Das Bluten von Italienern, die sich entscheiden, ins Ausland zu gehen und dort zu leben, geht weiter, wenn auch mit geringerer Zahl aufgrund der Pandemie. In diesem Jahr gab es 83.000 Abgänge mit einem Rückgang der Ausbürgerung um 25 %. Aber der Trend ist intakt geblieben, wenn man bedenkt, dass die italienische Mobilität von 2006 bis 2022 um 87 % zugenommen hat, insbesondere um 94,8 % bei Frauen und um 75,4 % bei Minderjährigen. Am beunruhigendsten ist jedoch, dass vor allem junge Menschen Italien verlassen: Fast 42 % derjenigen, die Italien verlassen, sind jünger als 34 Jahre.

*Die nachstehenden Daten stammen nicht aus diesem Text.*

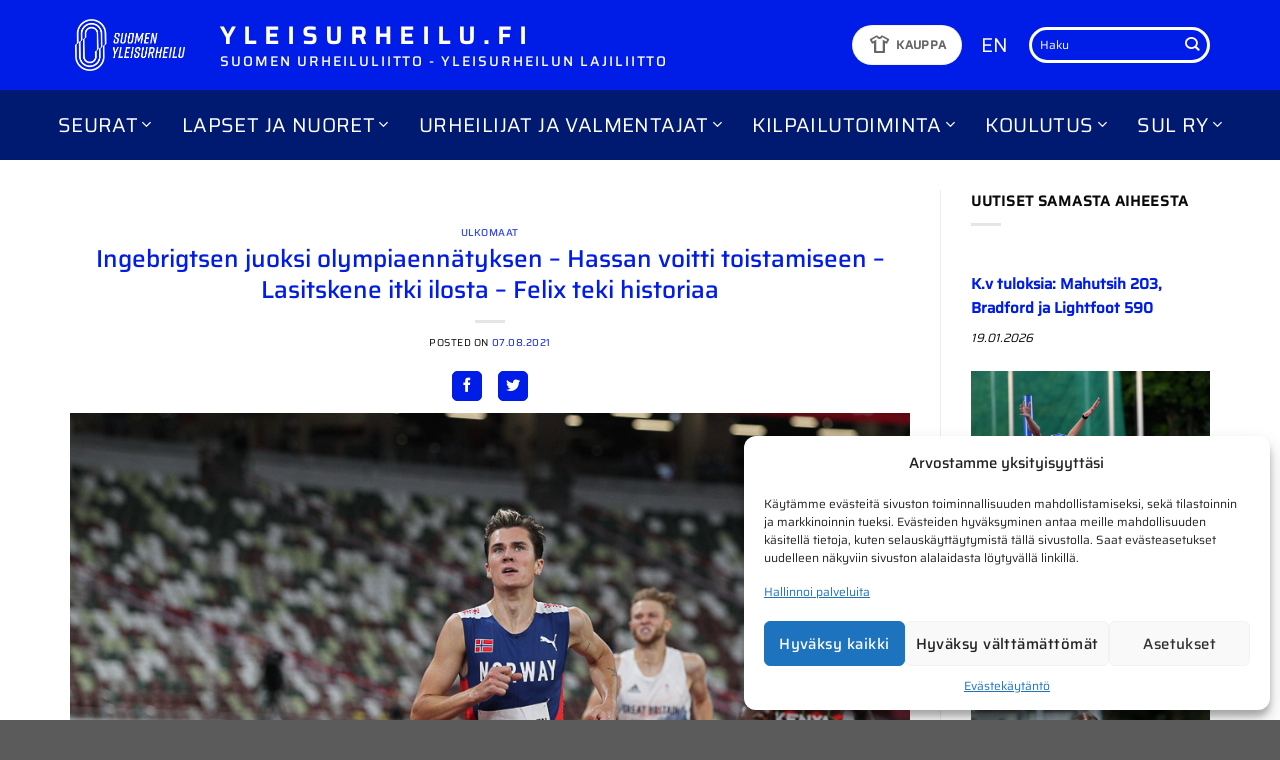

--- FILE ---
content_type: text/css
request_url: https://www.yleisurheilu.fi/wp-content/cache/min/1/wp-content/plugins/avenla-xml-parser/css/avenlaxmlparser.css?ver=1758034043
body_size: 84
content:
.axperror{color:#721c24;background-color:#f8d7da;border-color:#f5c6cb;font-size:12px}.axperror{position:relative;padding:.75rem 1.25rem;margin-bottom:1rem;border:1px solid transparent;border-radius:.25rem}.axp_hideme:not(.shownow){display:none!important}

Die Daten stammen aus dem Bericht „Italiener in der Welt 2022“, der von der Stiftung Migrantes der Italienischen Bischofskonferenz gefördert wird.
Mattarella: Wir müssen über junge Menschen nachdenken, die Italien verlassen
„Es ist lange her – das wird im Bericht betont – dass sich junge Italiener in ihrem Land und in ihren Herkunftsgebieten nicht wohl gefühlt haben und immer mehr dazu gedrängt wurden, ihr Glück anderswo zu suchen. Der Weg ins Ausland wird ihnen als einzige Möglichkeit zur Lösung aller existentiellen Probleme präsentiert: Autonomie, Gelassenheit, Arbeit, Elternschaft. Und so stehen wir einem demografisch im freien Fall befindlichen Italien gegenüber ». Der Präsident der Republik, Sergio Mattarella, forderte eine „angemessene Reflexion“ über die vielen jungen Menschen, die Italien aus Studien- und Arbeitsgründen verlassen. Junge Menschen, erinnerte das Staatsoberhaupt, „mit einem hohen Ausbildungsstand“, die „häufig nicht zurückkehren, mit erheblichen Folgen für die soziale und kulturelle Zusammensetzung unserer Bevölkerung“. Sondern auch, weil „viele Menschen, die unser Land verlassen, dies aus Notwendigkeit und nicht aus freiem Willen tun und in Italien keinen adäquaten Arbeitsplatz für Ausbildung und Studium finden“.
Zuerst die Lombardei, dann Sizilien und Venetien
Erste Ausgangsregion ist die Lombardei, gefolgt von Sizilien und Venetien. Der Ausgangspunkt ist also eher der Norden, aber in Wirklichkeit ist es – wie erklärt wurde – eine erste Auswanderung aus dem Süden, die, sobald sie im Norden angekommen ist, ins Ausland aufbricht. In einem Italien, das zu seinen Hauptproblemen die Denatalität und einen besorgniserregenden Bevölkerungsrückgang zählt, ergibt sich ein weiterer Alarm aus der Tatsache, dass es derzeit im Ausland 5 Millionen und 800.000 italienische Auswanderer gibt, während es in Italien eine geringere Zahl, 5 Millionen und 200, sind Immigranten . In den letzten 15 Jahren entspricht also jedem in Italien lebenden Einwanderer ein Italiener, der ins Ausland gegangen ist, für eine Zahl von 2 Millionen und 700.000 offensichtlich für beide Fälle.
„Staatenlos für Staatenlose“
Unter denen, die in Italien bleiben, um zu leben, gibt es auch Staatenlose, 3.000 Menschen, die keine Staatsbürgerschaft haben und in der italienischen Gesellschaft als „unsichtbar“ leben, während es weltweit mindestens 4,3 Millionen Menschen gibt. Das Fehlen einer rechtlichen Identität bedeutet für Staatenlose einen eingeschränkten Zugang zu Bildung, medizinischer Versorgung, Sozialschutzmaßnahmen oder regulärer Beschäftigung. Auch der Journalist Gad Lerner war die meiste Zeit seines Lebens staatenlos. Geboren in Beirut, Libanon, kam er im Alter von drei Jahren nach Italien und blieb bis zu seinem 30. Lebensjahr staatenlos, als er eine Italienerin heiratete und schließlich einen italienischen Pass erhielt. In dieser „Schwebe, die 27 Jahre gedauert hat“, fühlte sich der Journalist als „menschliche Verschwendung ohne Rechte“ behandelt. Um zu verhindern, dass andere solche Erfahrungen machen, wurde die Italienische Union der Staatenlosen (Unia) gegründet, die erste Organisation „von Staatenlosen für Staatenlose“, die dank des Willens von vier jungen Menschen und der Unterstützung von Unchr und Intersos entstanden ist.